Crypto companies are building quantum-resistant wallets ahead of anticipated blockchain upgrades to protect against future quantum computing threats. Firms like Silence Laboratories are upgrading multi-party computation (MPC) systems using newly standardized algorithms, allowing institutions to secure their infrastructure without major changes. Other approaches include layer-2 overlays for networks like Bitcoin. Experts note that while wallet-level upgrades can proceed quickly, user behavior and coordination with slower blockchain protocol changes remain critical challenges.
Crypto companies are moving to secure wallet and custody offerings against a future quantum computing threat. They aim to upgrade user-facing infrastructure faster than blockchains can change their core protocols.

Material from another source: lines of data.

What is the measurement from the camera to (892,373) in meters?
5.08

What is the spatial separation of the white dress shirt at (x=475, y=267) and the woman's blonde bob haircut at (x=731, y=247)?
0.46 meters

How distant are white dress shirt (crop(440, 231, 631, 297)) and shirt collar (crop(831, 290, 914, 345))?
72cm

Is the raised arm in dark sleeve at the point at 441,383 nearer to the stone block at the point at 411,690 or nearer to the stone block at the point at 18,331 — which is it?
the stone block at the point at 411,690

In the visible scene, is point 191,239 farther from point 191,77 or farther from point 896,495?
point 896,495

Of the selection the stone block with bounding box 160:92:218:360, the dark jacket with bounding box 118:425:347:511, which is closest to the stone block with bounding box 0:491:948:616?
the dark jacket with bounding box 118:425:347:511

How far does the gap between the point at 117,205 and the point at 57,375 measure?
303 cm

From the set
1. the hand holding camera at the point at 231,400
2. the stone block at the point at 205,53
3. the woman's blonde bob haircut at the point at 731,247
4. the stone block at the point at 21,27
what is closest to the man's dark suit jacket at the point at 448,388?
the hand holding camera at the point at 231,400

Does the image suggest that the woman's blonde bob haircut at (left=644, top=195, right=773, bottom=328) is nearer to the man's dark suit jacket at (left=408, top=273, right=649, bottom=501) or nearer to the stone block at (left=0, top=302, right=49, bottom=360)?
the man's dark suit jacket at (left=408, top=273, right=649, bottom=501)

The shift reflects a view that network-level upgrades to Bitcoin and Ethereum could take years. One recent estimate puts the timeline for the “Q-Day” threat as soon as 2030.
One company working on this is Silence Laboratories, which added support for MPC signatures using ML-DSA. CEO Jay Prakash said the work follows recent developments in post-quantum cryptography, including NIST’s approval of three algorithms.

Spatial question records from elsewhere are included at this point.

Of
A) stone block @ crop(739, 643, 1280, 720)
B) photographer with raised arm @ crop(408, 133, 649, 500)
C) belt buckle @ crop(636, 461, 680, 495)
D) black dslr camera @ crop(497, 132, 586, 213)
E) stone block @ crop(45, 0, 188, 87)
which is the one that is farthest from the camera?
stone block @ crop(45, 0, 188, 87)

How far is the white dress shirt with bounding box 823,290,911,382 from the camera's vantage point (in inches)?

Prakash said the company spent six months evaluating those algorithms for distributed signing systems. “Not all of SPHINCS+, Falcon, and CRYSTALS-Dilithium will meet the criteria of multi-party computation (MPC) friendliness,” he stated.
The key is generated as shares across isolated nodes, and a signature is produced jointly without reconstruction. This helps protect against quantum computers estimated to break current cryptography within years.
“Institutions are now wired to distributed signing,” Prakash added. He said any bank or custodian with existing MPC infrastructure can migrate to a post-quantum wallet without changing their infrastructure.
The upgrade happens at the wallet level, meaning users would not need to take action. “With a post-quantum wallet SDK, institutions get a clean upgrade path on the infrastructure they already run,” Prakash explained.
The split reflects a broader divide in how the industry approaches quantum risk. Some developers focus on wallet-level upgrades, while others argue only protocol-level changes can fully protect users.
Other companies are taking different approaches. Developers behind a wallet from Postquant Labs are building a system that adds quantum-resistant signatures on top of Bitcoin using a separate layer.
Similar ideas have been proposed, including work from StarkWare researcher Avihu Mordechai Levy. The design is described as a “last-resort” approach rather than a scalable solution.
However, the challenge is timing, and wallet-level fixes have limits. “If wallets are upgraded to post-quantum and chains are not upgrading,” Prakash said, “it won’t work.”